### What is required
Could you restate, word for word, the line that has "scientific name: Tragelaphus" and all lines following it through the end of the entries below?

>>>

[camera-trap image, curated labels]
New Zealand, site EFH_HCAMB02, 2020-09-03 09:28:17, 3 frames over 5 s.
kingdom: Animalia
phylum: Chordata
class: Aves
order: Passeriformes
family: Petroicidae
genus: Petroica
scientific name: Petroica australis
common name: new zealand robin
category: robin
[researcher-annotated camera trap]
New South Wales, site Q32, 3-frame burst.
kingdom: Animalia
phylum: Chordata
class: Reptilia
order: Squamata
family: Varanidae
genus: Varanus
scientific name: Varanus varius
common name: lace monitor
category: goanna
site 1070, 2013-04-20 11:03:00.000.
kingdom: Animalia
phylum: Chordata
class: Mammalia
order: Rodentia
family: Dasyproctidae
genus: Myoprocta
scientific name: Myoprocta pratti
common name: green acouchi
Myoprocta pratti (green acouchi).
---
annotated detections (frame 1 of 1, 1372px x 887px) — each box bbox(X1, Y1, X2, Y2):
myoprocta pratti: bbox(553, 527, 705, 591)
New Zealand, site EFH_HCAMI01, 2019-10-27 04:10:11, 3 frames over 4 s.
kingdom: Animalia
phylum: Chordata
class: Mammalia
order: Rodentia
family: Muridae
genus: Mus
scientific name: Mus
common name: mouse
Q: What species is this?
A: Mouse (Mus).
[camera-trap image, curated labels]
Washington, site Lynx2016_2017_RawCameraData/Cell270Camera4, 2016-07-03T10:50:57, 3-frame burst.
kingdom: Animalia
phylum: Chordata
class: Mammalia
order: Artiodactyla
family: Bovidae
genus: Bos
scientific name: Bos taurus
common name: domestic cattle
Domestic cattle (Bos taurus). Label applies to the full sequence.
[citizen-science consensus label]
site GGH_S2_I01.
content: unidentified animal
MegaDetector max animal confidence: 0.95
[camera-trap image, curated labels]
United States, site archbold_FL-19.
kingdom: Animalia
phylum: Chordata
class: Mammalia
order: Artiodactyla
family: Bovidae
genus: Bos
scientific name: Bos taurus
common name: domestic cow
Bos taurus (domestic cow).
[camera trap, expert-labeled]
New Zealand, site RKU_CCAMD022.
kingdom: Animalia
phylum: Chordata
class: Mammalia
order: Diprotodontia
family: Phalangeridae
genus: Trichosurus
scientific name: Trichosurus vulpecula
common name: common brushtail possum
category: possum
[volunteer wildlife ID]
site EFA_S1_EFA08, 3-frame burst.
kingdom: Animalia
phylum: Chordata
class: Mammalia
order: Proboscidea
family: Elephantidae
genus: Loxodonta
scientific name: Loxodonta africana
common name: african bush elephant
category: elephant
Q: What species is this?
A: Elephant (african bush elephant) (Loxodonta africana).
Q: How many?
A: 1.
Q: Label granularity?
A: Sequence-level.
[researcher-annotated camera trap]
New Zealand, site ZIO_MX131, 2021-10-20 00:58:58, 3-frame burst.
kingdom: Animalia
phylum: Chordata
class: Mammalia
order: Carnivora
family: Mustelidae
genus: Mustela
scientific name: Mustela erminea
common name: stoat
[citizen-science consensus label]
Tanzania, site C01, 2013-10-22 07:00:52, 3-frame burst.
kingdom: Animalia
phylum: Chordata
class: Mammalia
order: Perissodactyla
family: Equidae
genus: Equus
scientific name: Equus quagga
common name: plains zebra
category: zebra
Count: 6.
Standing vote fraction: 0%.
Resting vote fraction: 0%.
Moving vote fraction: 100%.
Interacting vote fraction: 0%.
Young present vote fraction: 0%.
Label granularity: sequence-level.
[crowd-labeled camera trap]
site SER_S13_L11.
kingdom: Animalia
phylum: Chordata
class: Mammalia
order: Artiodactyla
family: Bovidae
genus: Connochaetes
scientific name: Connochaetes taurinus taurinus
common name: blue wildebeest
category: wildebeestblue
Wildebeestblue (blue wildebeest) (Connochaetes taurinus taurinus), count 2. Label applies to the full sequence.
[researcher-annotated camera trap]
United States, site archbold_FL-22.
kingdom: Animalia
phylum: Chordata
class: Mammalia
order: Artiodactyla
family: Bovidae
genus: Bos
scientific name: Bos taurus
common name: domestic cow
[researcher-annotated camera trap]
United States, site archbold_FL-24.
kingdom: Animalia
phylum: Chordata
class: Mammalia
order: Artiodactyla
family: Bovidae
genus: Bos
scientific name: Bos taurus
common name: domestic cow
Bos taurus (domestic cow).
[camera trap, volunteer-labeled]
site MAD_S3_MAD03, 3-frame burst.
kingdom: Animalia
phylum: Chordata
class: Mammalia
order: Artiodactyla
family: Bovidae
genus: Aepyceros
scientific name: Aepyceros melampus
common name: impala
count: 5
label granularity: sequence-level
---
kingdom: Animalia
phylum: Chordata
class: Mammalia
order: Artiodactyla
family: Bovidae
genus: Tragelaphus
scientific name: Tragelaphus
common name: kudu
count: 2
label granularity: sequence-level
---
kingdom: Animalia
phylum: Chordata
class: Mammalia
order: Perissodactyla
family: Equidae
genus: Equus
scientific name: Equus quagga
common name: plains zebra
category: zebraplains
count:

<<<

### Task solution
scientific name: Tragelaphus
common name: kudu
count: 2
label granularity: sequence-level
---
kingdom: Animalia
phylum: Chordata
class: Mammalia
order: Perissodactyla
family: Equidae
genus: Equus
scientific name: Equus quagga
common name: plains zebra
category: zebraplains
count:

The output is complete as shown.